You need to be objective enough to figure out how the author can solve the problem using their skills and based on the manuscript as it currently exists, not how you would solve it if you were writing the work.

A Good Editor Will Know the Difference Between a Problem and a Peeve

You also have to be able to set aside your competitive urges and the desire to compare your work to the author’s.

You have to understand the difference between a defensible edit and a pet peeve. And you need to know how to deliver feedback in a diplomatic and neutral way that doesn’t crush the author but also gives them a clear and realistic opinion of what needs to be done in the revision.

It requires understanding that every manuscript teaches you how to edit it. It’s not a matter of slapping some formula on a story (“Where is your all-is-lost moment?”) and thinking that constitutes editing.

Good editors can do this whether they are also writers or not. Good editors get these skills through education, training, experience, and feedback: that is, they need an experienced editor-mentor who can help them see their own editorial strengths and weaknesses.

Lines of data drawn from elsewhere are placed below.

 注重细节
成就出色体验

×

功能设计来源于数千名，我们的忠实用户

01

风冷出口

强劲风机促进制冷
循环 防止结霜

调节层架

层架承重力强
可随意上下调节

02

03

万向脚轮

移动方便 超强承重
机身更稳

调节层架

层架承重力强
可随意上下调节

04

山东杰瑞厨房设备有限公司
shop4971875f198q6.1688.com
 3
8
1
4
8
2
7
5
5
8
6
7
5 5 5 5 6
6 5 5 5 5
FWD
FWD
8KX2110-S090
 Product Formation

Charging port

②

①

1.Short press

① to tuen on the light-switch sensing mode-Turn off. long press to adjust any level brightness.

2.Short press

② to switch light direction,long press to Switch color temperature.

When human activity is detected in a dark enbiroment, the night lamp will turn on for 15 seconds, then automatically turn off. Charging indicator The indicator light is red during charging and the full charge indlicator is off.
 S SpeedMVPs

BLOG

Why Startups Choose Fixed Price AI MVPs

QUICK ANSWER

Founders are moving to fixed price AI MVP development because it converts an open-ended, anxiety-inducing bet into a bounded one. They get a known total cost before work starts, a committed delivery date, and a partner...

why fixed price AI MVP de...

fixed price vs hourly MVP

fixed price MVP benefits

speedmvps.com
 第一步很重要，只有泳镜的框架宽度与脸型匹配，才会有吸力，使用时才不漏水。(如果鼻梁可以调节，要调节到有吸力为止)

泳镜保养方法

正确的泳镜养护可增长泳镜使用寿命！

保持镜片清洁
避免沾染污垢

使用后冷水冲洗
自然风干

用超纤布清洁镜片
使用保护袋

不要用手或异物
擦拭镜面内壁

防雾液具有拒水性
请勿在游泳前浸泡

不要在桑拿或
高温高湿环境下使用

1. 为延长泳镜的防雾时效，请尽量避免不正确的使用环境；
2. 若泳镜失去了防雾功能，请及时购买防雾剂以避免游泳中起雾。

What makes a good editor is the willingness to learn and grow.

I received this training through graduate study, professional development, training and experience from working for publishers, from running a publishing imprint where I worked with hundreds of authors, and from being a literary agent who had to figure out how best to position manuscripts to get a good deal.

Not every editor has or needs this exact background, but good freelance editors will certainly need more than “I’ve published ten novels of my own.”